Gedenkveranstaltung: „Verstehen und Gedenken – Psychiatrie im Nationalsozialismus“
„Bei uns ist in Deutschland ja auch eine ganz besondere Situation, dass die Psychiater ja wirklich die Mörder damals ihrer Patienten waren. Das ist bei uns ja so etwas untergegangen.“ (Dorothea Buck in „Himmel und mehr“ von Alexandra Pohlmeier)
„Verstehen und Gedenken – Psychiatrie im Nationalsozialismus“, unter diesem Motto steht das Begleitprogramm zur Gedenkveranstaltung für die Opfer von „Euthanasie“ und Zwangssterilisation, die traditionell am ersten Samstag im Monat September an der Tiergartenstraße 4 in Berlin stattfindet.

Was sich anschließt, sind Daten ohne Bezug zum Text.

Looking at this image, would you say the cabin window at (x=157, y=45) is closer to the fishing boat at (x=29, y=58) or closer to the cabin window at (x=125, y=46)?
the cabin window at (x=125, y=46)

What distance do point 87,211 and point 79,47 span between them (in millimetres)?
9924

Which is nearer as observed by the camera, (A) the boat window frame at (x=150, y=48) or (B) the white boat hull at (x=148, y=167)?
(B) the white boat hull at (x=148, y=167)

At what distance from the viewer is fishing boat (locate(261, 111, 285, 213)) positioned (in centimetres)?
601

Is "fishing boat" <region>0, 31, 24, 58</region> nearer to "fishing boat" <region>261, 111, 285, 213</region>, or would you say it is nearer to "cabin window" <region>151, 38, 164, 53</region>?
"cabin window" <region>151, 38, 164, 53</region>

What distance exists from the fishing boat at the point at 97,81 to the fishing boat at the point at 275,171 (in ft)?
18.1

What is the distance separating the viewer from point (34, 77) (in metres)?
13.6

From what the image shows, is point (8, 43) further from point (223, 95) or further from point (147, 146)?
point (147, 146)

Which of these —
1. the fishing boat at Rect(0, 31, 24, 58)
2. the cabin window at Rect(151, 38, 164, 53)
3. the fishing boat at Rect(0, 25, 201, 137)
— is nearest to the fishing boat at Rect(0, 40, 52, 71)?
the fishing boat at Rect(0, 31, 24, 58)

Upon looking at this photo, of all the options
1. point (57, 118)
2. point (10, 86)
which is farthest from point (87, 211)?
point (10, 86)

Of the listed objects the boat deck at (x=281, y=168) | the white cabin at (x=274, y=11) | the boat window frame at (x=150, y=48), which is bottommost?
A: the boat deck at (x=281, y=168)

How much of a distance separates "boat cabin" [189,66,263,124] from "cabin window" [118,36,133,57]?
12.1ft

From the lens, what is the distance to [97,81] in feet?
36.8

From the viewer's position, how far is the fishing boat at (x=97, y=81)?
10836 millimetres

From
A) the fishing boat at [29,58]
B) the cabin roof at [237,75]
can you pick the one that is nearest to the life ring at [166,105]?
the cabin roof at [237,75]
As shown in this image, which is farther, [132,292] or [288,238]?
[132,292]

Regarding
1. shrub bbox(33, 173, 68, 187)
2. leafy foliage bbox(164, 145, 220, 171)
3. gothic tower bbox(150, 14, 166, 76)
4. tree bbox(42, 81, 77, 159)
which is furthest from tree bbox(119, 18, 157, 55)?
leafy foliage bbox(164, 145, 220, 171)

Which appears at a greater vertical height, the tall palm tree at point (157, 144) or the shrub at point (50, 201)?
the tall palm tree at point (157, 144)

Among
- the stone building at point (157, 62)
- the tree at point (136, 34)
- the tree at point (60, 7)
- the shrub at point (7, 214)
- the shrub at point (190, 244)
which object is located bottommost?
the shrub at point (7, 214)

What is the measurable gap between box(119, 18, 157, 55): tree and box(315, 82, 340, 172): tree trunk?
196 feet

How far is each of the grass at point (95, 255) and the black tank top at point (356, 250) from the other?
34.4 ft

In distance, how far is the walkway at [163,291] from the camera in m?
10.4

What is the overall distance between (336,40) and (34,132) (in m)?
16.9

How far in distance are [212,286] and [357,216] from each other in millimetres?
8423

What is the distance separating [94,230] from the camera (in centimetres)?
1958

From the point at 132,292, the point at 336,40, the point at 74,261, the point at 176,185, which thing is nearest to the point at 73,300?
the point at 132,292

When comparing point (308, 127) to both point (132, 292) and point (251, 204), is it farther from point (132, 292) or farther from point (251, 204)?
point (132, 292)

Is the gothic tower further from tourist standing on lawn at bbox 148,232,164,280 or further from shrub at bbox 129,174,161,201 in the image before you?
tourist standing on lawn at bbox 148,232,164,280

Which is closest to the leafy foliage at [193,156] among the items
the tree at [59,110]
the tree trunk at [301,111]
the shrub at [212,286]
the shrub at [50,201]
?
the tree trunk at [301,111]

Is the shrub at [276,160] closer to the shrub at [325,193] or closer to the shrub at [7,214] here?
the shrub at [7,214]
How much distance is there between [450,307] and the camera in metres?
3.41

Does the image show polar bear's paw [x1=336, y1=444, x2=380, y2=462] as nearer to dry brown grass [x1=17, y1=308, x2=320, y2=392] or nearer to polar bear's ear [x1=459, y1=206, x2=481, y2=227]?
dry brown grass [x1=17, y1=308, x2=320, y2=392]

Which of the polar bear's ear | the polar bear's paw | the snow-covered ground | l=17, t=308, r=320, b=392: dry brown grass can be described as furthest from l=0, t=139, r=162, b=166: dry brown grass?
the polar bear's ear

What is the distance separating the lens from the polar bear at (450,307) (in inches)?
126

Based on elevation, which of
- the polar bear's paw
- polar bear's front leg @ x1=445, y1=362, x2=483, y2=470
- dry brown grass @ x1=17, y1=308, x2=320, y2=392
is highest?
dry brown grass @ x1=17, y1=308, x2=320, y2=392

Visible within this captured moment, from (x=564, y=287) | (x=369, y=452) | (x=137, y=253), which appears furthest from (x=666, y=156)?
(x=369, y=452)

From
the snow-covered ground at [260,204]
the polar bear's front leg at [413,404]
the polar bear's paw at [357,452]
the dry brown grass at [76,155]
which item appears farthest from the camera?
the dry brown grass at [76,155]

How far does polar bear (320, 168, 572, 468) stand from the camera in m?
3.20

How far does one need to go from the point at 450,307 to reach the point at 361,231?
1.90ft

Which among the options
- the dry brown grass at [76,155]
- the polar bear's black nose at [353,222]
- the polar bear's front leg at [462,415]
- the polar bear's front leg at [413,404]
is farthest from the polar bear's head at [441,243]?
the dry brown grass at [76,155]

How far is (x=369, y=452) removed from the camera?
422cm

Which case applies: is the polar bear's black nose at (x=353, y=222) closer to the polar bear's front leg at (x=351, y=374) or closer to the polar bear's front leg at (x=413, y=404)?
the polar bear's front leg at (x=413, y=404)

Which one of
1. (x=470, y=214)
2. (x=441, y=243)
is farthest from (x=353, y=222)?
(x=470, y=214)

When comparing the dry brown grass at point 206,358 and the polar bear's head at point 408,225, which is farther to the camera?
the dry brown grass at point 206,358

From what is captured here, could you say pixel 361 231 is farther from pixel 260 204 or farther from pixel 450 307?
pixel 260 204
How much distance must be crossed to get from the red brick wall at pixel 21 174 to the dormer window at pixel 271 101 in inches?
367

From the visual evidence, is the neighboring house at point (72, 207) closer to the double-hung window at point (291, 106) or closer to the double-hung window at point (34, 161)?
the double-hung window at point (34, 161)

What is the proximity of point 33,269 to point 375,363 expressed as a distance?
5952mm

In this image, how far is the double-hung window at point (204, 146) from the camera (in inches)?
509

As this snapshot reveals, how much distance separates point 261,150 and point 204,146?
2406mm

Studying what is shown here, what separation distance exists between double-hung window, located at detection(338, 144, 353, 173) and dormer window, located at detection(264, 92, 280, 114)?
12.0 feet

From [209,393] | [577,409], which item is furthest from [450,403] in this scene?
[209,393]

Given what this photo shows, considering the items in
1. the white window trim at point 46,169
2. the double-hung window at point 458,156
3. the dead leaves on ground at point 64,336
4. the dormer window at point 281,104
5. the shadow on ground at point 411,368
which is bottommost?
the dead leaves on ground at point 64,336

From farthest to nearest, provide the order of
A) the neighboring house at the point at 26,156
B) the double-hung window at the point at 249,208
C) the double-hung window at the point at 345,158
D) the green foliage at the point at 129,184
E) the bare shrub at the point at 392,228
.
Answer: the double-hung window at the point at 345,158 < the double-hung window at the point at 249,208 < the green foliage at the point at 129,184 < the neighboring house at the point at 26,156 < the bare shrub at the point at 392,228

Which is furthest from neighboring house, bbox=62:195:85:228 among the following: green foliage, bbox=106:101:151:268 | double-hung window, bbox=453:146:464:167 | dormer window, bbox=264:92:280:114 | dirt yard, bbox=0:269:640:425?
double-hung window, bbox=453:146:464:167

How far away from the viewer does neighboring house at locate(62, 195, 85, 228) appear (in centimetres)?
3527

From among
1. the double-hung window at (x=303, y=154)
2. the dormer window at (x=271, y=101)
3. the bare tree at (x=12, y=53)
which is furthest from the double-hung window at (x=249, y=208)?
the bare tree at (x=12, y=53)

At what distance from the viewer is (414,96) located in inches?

Am Freitag, 3. September 2010 beginnt das Begleitprogramm um 14 Uhr in der Philharmonie mit zwei Vorträgen und einem Gespräch zwischen dem Beauftragten der Bundesregierung für die Belange behinderter Menschen und der 93-jährigen Zeitzeugin Dorothea Buck, die selbst mit der Diagnose Schizophrenie 1936 zwangssterilisiert wurde und später nur knapp der „Euthanasie“ entgangen ist.
Um 19 Uhr wird der Film „Himmel und mehr – Dorothea Buck auf der Spur“ (www.himmelundmehr.de) im Babylon Mitte mit anschließendem Filmgespräch gezeigt. Der 90-minütige Film zeigt Leben und Werk der Hamburger Bildhauerin Dorothea Buck, die sich nach fünf psychotischen Schüben selbst von der Schizophrenie geheilt hat. 1917 geboren gerät sie mit 19 Jahren in eine schwere psychische Krise. Mit der Diagnose „Schizophrenie“ im Dritten Reich als „minderwertig“ abgestempelt wird sie 1936 in der Anstalt Bethel (heute Diakonie) zwangssterilisiert. Sie überlebt menschenunwürdige Behandlungsmethoden und die Sprachlosigkeit in psychiatrischen Anstalten. Entgegen der ärztlichen Unheilbarkeitsprognose (heute: chronisch krank) versucht Dorothea Buck zu verstehen, was sie in die Psychose getrieben hat, und entwickelt eine eigene Theorie ihrer Erkrankung. So findet sie schließlich den Schlüssel zu ihrer endgültigen Heilung. Untrennbar damit verbunden ist ihre Entwicklung zu einer ausdrucksstarken und vielfach ausgezeichneten Künstlerin.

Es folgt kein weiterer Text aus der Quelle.